● PROBLEM
Return the records exactly, from the first line through the "scientific name: Ursus americanus" line.

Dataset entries
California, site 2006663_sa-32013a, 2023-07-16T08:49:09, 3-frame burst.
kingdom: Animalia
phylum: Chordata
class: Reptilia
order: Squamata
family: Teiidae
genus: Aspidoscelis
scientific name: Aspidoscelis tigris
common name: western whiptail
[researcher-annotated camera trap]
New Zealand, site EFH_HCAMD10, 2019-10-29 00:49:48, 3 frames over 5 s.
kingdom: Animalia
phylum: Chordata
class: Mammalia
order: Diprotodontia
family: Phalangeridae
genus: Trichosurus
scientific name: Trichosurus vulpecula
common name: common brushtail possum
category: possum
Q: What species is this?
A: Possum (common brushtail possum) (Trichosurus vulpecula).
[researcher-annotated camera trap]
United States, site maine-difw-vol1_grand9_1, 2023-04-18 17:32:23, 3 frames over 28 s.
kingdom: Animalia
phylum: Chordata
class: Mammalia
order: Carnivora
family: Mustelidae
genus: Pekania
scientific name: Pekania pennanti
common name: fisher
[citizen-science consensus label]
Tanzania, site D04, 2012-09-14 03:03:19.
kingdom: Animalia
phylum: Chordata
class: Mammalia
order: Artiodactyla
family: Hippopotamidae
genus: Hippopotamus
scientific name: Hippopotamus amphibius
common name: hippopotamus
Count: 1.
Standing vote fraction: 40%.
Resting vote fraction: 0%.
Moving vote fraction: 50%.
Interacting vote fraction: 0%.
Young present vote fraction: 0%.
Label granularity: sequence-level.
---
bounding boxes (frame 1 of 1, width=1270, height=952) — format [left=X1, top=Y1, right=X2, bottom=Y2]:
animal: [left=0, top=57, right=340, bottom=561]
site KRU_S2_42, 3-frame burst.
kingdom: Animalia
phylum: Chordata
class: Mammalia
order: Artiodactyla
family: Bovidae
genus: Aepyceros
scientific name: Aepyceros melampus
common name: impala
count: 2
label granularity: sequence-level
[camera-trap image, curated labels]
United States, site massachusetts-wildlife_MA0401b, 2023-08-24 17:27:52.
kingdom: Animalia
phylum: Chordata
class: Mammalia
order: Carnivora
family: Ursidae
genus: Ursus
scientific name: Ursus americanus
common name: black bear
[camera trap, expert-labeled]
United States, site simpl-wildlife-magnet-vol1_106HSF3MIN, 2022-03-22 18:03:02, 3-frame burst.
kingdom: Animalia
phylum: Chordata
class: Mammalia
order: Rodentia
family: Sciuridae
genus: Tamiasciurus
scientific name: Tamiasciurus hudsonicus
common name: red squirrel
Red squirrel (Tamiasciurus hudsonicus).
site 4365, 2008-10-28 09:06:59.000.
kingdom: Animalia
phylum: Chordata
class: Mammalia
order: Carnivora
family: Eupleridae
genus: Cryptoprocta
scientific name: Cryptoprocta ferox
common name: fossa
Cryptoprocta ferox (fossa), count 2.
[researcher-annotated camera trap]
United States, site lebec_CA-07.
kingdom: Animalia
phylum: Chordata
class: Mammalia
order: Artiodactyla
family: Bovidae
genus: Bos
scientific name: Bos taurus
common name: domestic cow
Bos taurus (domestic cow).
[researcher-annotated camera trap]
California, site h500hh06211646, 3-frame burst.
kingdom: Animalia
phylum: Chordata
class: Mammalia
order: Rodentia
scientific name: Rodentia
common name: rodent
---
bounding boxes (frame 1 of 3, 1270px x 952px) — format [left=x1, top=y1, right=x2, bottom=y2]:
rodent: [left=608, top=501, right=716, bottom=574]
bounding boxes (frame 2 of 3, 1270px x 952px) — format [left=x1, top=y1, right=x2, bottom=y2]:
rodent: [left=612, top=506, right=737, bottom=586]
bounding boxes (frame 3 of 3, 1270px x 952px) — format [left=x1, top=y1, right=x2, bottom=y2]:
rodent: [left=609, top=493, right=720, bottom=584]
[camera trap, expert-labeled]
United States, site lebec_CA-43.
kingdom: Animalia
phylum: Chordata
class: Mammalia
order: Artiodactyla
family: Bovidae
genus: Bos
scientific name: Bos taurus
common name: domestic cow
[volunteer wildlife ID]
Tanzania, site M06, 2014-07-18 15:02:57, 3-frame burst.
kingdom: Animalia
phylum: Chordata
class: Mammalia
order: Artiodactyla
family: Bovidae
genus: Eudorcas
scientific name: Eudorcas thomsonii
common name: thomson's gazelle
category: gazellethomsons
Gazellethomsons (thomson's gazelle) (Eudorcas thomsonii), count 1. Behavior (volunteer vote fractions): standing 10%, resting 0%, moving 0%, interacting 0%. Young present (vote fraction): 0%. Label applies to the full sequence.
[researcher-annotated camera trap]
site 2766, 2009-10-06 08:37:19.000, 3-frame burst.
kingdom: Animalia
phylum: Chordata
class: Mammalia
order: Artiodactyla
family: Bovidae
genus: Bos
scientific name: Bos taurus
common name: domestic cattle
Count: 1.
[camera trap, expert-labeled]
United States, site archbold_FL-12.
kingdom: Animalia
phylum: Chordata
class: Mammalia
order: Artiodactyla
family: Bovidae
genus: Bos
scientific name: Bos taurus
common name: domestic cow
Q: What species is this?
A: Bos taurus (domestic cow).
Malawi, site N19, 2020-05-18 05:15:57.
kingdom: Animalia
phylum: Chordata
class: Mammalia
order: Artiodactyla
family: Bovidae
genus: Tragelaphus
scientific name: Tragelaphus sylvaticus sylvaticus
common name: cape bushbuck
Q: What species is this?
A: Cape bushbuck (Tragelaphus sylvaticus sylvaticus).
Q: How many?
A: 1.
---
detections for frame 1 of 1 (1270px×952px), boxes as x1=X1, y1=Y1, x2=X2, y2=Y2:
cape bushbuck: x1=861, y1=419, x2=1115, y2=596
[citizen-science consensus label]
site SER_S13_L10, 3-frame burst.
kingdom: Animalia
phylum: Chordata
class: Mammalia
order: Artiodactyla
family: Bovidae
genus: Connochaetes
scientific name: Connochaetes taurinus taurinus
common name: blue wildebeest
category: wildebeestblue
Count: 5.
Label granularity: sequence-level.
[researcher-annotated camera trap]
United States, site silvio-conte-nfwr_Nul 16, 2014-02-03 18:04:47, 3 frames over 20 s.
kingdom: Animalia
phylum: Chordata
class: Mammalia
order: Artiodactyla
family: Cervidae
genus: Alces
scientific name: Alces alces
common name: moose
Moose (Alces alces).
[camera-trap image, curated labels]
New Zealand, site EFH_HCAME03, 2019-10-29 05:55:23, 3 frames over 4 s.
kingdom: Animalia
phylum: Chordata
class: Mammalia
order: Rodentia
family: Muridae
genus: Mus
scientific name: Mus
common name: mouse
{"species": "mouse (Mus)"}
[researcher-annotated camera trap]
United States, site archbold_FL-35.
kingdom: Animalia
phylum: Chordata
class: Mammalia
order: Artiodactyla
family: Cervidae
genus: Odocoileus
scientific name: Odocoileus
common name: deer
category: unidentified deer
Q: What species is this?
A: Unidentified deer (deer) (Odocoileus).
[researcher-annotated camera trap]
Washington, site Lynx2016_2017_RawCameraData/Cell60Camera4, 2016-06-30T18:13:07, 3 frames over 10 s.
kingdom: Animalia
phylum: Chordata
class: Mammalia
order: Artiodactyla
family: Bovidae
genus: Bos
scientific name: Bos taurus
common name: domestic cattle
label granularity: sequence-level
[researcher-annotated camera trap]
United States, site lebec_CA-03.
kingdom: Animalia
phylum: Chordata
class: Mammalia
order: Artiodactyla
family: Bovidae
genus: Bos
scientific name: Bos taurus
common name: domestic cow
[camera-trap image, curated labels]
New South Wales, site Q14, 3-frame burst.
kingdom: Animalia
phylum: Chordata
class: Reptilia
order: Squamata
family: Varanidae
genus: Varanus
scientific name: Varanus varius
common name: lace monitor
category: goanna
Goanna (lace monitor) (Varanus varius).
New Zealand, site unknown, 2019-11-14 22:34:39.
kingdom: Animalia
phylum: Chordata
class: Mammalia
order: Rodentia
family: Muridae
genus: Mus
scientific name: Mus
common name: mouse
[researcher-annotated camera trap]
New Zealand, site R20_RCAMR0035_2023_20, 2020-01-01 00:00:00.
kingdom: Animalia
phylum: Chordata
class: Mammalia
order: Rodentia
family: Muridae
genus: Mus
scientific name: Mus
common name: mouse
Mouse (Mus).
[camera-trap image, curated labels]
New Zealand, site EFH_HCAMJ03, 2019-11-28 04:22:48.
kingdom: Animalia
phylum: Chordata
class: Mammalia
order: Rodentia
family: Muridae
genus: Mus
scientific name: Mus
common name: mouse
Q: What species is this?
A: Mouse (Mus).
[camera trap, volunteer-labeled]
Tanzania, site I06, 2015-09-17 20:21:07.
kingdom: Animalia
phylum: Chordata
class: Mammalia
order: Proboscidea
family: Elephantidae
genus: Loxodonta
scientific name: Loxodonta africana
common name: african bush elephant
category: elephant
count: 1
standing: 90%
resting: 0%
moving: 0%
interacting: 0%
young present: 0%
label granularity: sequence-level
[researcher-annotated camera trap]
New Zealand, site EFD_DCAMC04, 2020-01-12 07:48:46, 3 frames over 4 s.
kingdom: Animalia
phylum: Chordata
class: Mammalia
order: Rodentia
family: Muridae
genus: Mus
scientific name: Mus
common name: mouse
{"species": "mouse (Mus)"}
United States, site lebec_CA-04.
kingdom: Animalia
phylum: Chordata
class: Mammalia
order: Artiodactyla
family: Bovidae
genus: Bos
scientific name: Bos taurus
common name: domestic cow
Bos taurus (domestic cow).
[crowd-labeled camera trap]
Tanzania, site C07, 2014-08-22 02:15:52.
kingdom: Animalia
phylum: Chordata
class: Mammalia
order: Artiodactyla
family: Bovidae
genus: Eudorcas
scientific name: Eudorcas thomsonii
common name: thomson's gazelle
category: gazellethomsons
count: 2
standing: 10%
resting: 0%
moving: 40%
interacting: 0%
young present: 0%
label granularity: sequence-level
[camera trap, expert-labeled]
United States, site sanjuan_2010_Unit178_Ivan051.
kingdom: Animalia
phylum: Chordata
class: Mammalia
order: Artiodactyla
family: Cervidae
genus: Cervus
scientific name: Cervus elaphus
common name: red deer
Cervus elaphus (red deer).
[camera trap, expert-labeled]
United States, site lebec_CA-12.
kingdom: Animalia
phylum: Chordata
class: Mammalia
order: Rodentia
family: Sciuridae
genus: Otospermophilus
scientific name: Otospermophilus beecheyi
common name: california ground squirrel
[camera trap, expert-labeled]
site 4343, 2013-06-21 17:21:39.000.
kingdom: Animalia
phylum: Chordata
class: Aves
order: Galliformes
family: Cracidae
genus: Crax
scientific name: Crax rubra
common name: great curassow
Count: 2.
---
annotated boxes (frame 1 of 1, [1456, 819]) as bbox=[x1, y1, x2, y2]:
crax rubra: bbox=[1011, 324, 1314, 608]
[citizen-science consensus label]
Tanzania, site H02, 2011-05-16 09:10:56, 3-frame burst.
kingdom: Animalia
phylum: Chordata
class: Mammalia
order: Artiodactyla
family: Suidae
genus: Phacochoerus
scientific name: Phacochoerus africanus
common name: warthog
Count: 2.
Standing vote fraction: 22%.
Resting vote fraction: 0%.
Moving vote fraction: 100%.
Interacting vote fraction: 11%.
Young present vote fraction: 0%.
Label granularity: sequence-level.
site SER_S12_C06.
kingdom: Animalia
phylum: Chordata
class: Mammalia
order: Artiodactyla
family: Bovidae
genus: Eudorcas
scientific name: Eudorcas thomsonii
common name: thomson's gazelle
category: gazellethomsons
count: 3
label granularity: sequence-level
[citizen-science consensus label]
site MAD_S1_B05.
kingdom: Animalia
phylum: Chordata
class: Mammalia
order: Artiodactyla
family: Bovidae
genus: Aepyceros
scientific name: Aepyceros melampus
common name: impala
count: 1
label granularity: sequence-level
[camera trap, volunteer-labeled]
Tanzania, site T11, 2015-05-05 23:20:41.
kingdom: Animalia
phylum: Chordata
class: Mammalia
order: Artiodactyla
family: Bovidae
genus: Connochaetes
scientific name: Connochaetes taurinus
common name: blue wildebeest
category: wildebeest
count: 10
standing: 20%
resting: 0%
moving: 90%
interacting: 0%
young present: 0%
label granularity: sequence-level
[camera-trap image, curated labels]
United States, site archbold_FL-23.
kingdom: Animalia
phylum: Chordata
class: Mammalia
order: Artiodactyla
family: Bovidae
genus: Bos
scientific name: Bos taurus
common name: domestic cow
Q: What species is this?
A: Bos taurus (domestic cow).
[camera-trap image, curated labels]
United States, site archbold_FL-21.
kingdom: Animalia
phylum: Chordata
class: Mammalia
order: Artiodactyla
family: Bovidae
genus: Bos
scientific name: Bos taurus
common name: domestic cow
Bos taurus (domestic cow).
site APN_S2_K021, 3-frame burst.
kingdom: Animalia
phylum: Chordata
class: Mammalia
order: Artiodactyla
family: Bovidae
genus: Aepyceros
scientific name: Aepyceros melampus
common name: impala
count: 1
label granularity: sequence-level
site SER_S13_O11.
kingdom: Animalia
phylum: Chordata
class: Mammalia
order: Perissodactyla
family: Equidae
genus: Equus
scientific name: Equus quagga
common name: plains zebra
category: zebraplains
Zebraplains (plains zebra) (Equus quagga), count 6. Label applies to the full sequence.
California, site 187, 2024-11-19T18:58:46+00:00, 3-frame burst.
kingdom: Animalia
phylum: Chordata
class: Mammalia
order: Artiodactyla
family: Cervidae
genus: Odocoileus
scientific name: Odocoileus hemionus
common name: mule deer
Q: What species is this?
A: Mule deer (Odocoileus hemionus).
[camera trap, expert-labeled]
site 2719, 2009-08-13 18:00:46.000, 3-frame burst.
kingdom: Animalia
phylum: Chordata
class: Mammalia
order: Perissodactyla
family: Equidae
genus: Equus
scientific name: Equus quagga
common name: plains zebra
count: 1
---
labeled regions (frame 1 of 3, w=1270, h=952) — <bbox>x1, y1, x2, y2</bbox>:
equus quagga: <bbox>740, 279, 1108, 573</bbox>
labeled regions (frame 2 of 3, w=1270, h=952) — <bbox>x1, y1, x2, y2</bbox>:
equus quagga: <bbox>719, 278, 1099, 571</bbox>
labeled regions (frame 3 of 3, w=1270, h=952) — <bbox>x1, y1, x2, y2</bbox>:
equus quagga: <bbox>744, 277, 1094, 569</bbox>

● ANSWER TO THE EXERCISE
California, site 2006663_sa-32013a, 2023-07-16T08:49:09, 3-frame burst.
kingdom: Animalia
phylum: Chordata
class: Reptilia
order: Squamata
family: Teiidae
genus: Aspidoscelis
scientific name: Aspidoscelis tigris
common name: western whiptail
[researcher-annotated camera trap]
New Zealand, site EFH_HCAMD10, 2019-10-29 00:49:48, 3 frames over 5 s.
kingdom: Animalia
phylum: Chordata
class: Mammalia
order: Diprotodontia
family: Phalangeridae
genus: Trichosurus
scientific name: Trichosurus vulpecula
common name: common brushtail possum
category: possum
Q: What species is this?
A: Possum (common brushtail possum) (Trichosurus vulpecula).
[researcher-annotated camera trap]
United States, site maine-difw-vol1_grand9_1, 2023-04-18 17:32:23, 3 frames over 28 s.
kingdom: Animalia
phylum: Chordata
class: Mammalia
order: Carnivora
family: Mustelidae
genus: Pekania
scientific name: Pekania pennanti
common name: fisher
[citizen-science consensus label]
Tanzania, site D04, 2012-09-14 03:03:19.
kingdom: Animalia
phylum: Chordata
class: Mammalia
order: Artiodactyla
family: Hippopotamidae
genus: Hippopotamus
scientific name: Hippopotamus amphibius
common name: hippopotamus
Count: 1.
Standing vote fraction: 40%.
Resting vote fraction: 0%.
Moving vote fraction: 50%.
Interacting vote fraction: 0%.
Young present vote fraction: 0%.
Label granularity: sequence-level.
---
bounding boxes (frame 1 of 1, width=1270, height=952) — format [left=X1, top=Y1, right=X2, bottom=Y2]:
animal: [left=0, top=57, right=340, bottom=561]
site KRU_S2_42, 3-frame burst.
kingdom: Animalia
phylum: Chordata
class: Mammalia
order: Artiodactyla
family: Bovidae
genus: Aepyceros
scientific name: Aepyceros melampus
common name: impala
count: 2
label granularity: sequence-level
[camera-trap image, curated labels]
United States, site massachusetts-wildlife_MA0401b, 2023-08-24 17:27:52.
kingdom: Animalia
phylum: Chordata
class: Mammalia
order: Carnivora
family: Ursidae
genus: Ursus
scientific name: Ursus americanus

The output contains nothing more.